I've posted separately about Pam Smy's brilliant THORNHILL, which she's both written and illustrated. High production values make the book an object of beauty, words and artwork coming together to mesmeric effect as two stories, centred around an old deserted house, alternate. Mary, unhappy resident back in the eighties when Thornhill was a children's home, communicates with the reader through her journal, while remaining silent; Ella's story, in the present, is told entirely in black-and-white illustrations. So we are following two silent stories. As they merge, the creepy, almost cinematic effect will have you holding your breath as you turn the pages.


Robert Macfarlane and Jackie Morris have created a treasure of a book in THE LOST WORDS. Taking one creature or plant at a time, they've created 'spells' (Macfarlane) and gorgeous images (Morris) in a book for all ages to hold and wonder at. The 'spells' demand to be read aloud, and are full of vitality, sharp observation and verbal delight: "Should green-as-moss be mixed with / blue-of-steel be mixed with gleam-of-gold / you'd still far short by far of the Tar-bright oil-slick sheen and gloss of starling wing ... " This book has received wide coverage and rightly so, for its celebration of the natural world and its urgings to all of us to look at and appreciate the other lives around ours, whether we live in countryside or city.

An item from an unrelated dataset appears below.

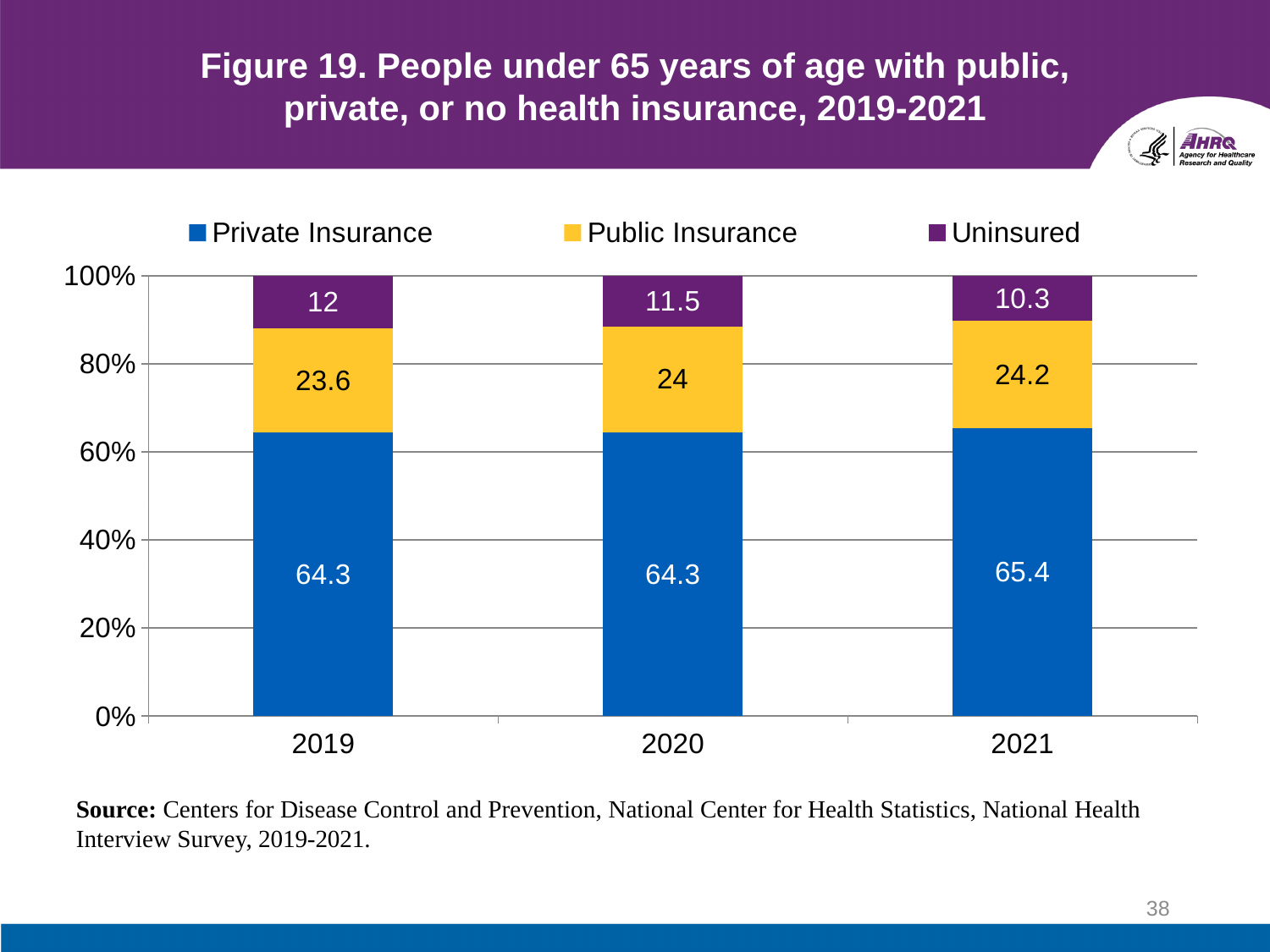
Which is larger, the Private Insurance value for 2021 or for 2020? 2021 In which year is the Uninsured value lowest? 2021 What is the value for Public Insurance in 2020? 24 What kind of chart is shown on the slide? Stacked bar chart What is the value for Private Insurance in 2021? 65.4 In which year is the Public Insurance value highest? 2021 What is the difference between the Uninsured values for 2019 and 2021? 1.7 How many series does the legend list? 3 What is the value for Uninsured in 2019? 12 Does the Uninsured value rise or fall from 2019 to 2021? Fall Which colour represents Public Insurance in the chart? Yellow How many years are shown on the x axis? 3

Start reading Philip Pullman's LA BELLE SAUVAGE and you'll know at once that you're in the hands of a master storyteller. It's hard to see quite how he does it, but it's the kind of writing that welcomes you into its world with complete assurance. We're in the likeable company of Malcolm Polstead, whose parents own the Trout Inn on the edge of Oxford, and who becomes intrigued by the infant Lyra, who's being looked after by the nuns of Godstow Priory. Someone's trying to steal Lyra - why, Malcolm doesn't know, but soon he, reluctant companion Alice and baby Lyra - and their daemons, of course - are in danger as floodwaters rise and their pursuers close in. A perfect read for long winter evenings.